__What is expected__
Give the entries again exactly; drop the pictures.

== Source information

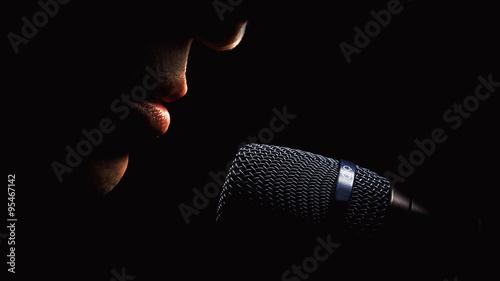 Fotografie, Obraz  Microphone And Singer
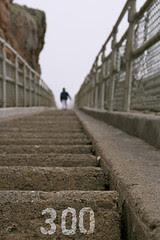 300+ Steps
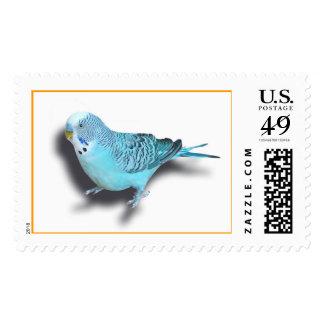 Budgerigar Stamps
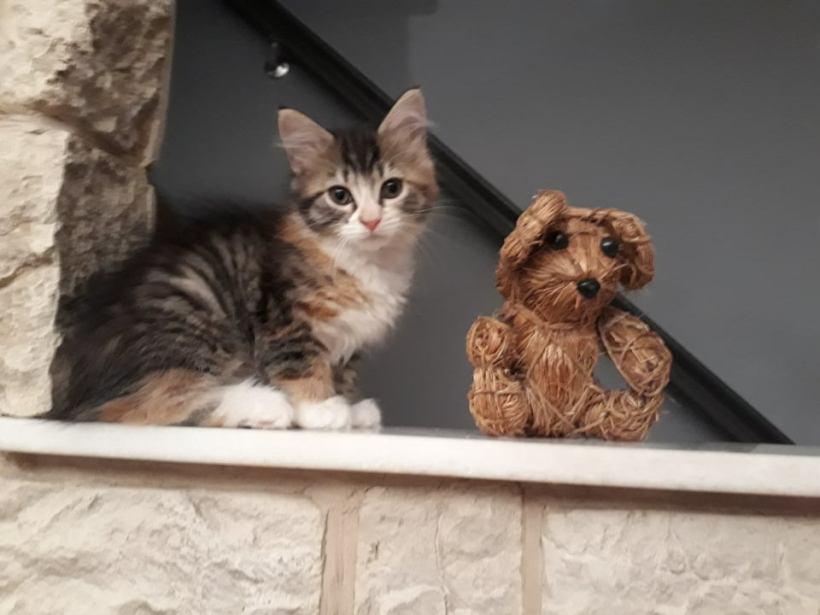 Galis & Gala ♀ chatons FA – réservés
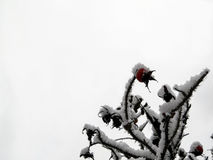 Cynorrhodon dans la neige photos stock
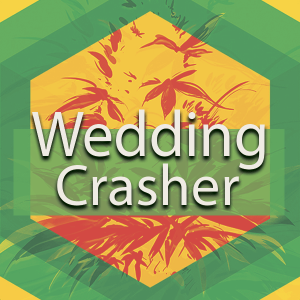Wedding Crasher, AskGrowers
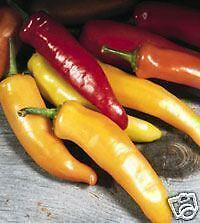 PIMIENTO HUNGARIAN WAX pepper  50 Semillas Seeds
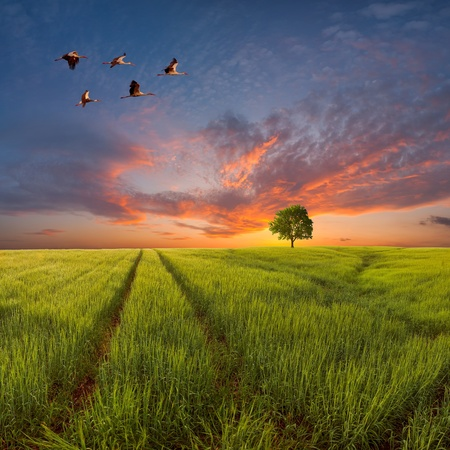 Evening landscape with a green field and the road, a tree on the horizon and birds in the sky against a majestic decline Stock Photo - 18227968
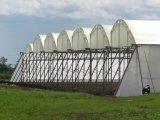 Réseau d'insectes à base de serre HDPE en Amérique du Sud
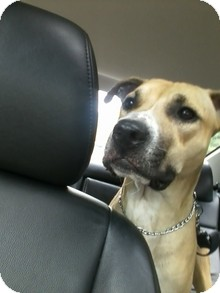 Rhodesian Ridgeback/American Staffordshire Terrier Mix Dog for adoption in selden, New York - Clancy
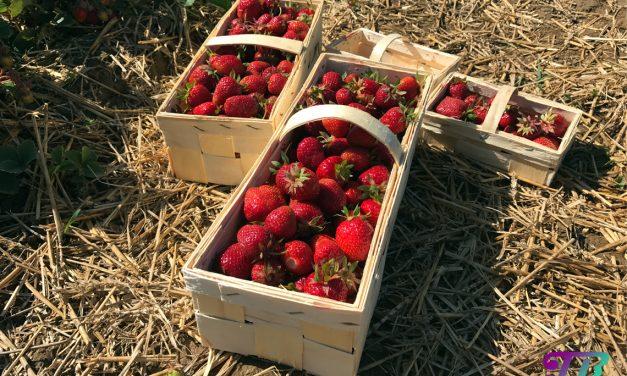 Erdbeermarmelade selbst gemacht – hmmm lecker
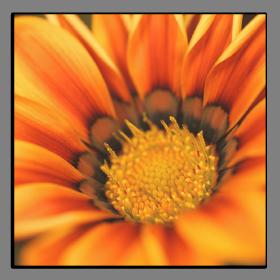 Obrazy květy 1254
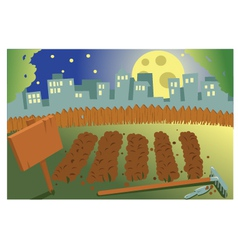 Vegetable garden by night vector image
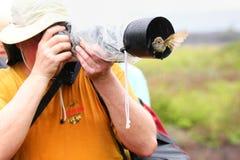 Friendly Galapagos flycatcher sitting on a lens hood, Santiago I Stock Photo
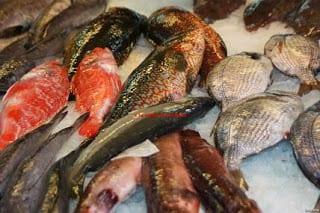 Pescado Y Mariscos De Galicia La Cocina De Mi Abuelo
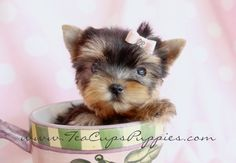 I'm a little tea-cup, short and stout! Adorable teacup Yorkie...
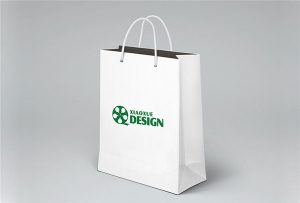 Papir-Bag-tisak-uzorak-tiskani-po-A1-size-UV-printer-Wer-EP6090UV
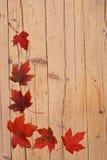 De bladerenachtergrond van de herfst Royalty-vrije Stock Afbeeldingen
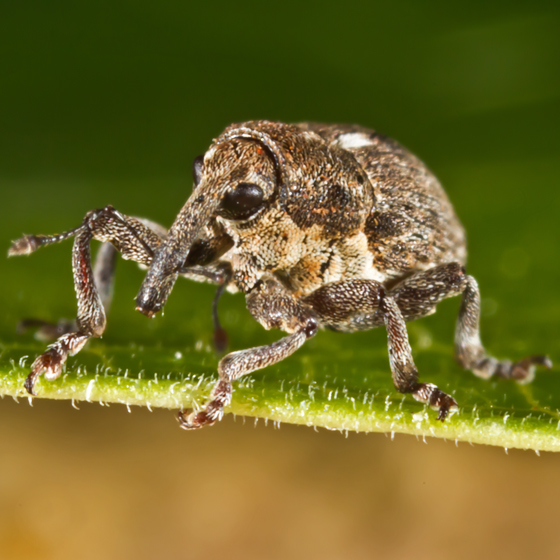 Unknown Tiny Weevil - Glocianus punctiger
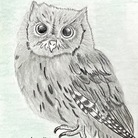 OWLs ( primrose )
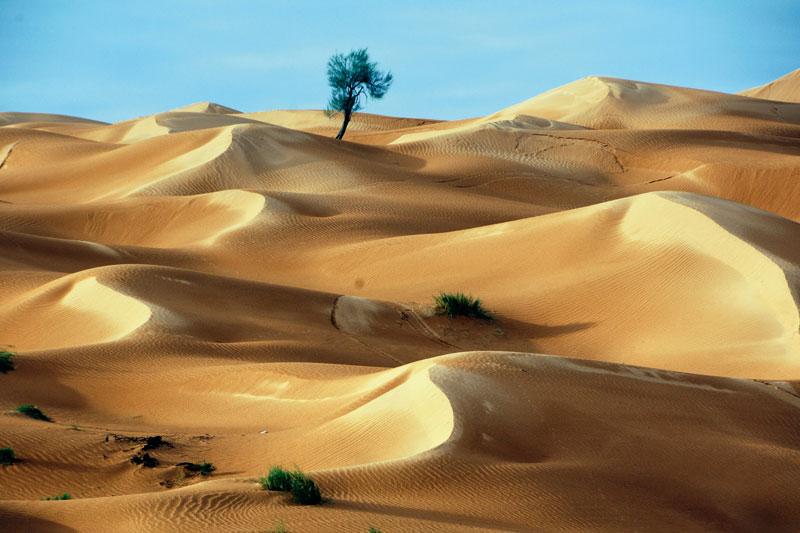 Scienza l 39 esperimento piallare le dune per leggere l for Colore vento di sabbia deserto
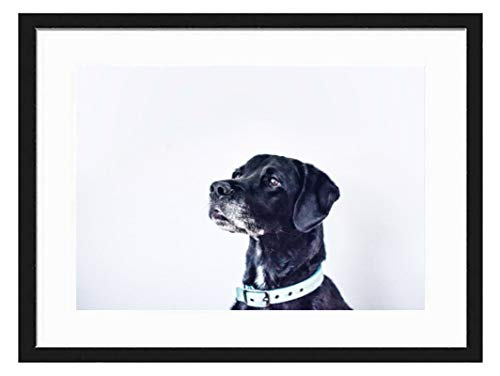 prz0vprz0v 11 x 13 inch zwart fotolijst Dog-Snout-Labrador-Retriever-Dog-Breed-Dog-Like-Mammal-Dog-Crossbreeds decoratieve kunstafdrukken en hangende sjabloon, modern fotolijst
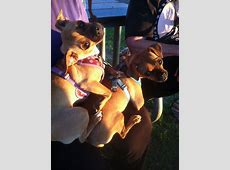 Zoe's Friends Animal Rescue - HOORAY! I'M ADOPTED!276 ... Royal Jelly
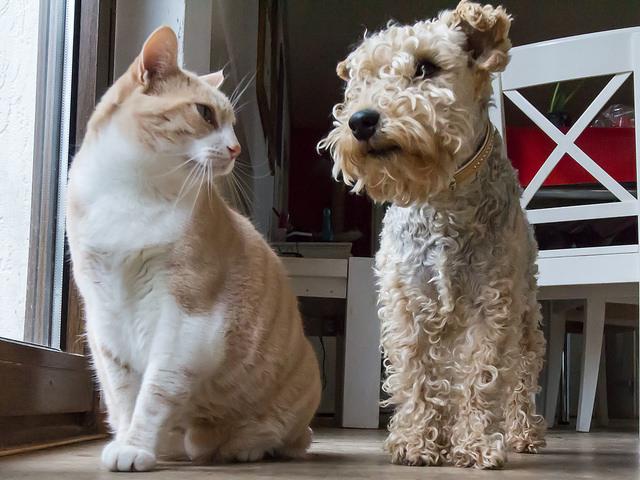 cat-dog1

====

__Exercise result__
 Fotografie, Obraz  Microphone And Singer
 300+ Steps
 Budgerigar Stamps
 Galis & Gala ♀ chatons FA – réservés
 Cynorrhodon dans la neige photos stock
Wedding Crasher, AskGrowers
 PIMIENTO HUNGARIAN WAX pepper  50 Semillas Seeds
 Evening landscape with a green field and the road, a tree on the horizon and birds in the sky against a majestic decline Stock Photo - 18227968
 Réseau d'insectes à base de serre HDPE en Amérique du Sud
 Rhodesian Ridgeback/American Staffordshire Terrier Mix Dog for adoption in selden, New York - Clancy
 Erdbeermarmelade selbst gemacht – hmmm lecker
 Obrazy květy 1254
 Vegetable garden by night vector image
 Friendly Galapagos flycatcher sitting on a lens hood, Santiago I Stock Photo
 Pescado Y Mariscos De Galicia La Cocina De Mi Abuelo
 I'm a little tea-cup, short and stout! Adorable teacup Yorkie...
 Papir-Bag-tisak-uzorak-tiskani-po-A1-size-UV-printer-Wer-EP6090UV
 De bladerenachtergrond van de herfst Royalty-vrije Stock Afbeeldingen
 Unknown Tiny Weevil - Glocianus punctiger
 OWLs ( primrose )
 Scienza l 39 esperimento piallare le dune per leggere l for Colore vento di sabbia deserto
 prz0vprz0v 11 x 13 inch zwart fotolijst Dog-Snout-Labrador-Retriever-Dog-Breed-Dog-Like-Mammal-Dog-Crossbreeds decoratieve kunstafdrukken en hangende sjabloon, modern fotolijst
 Zoe's Friends Animal Rescue - HOORAY! I'M ADOPTED!276 ... Royal Jelly
 cat-dog1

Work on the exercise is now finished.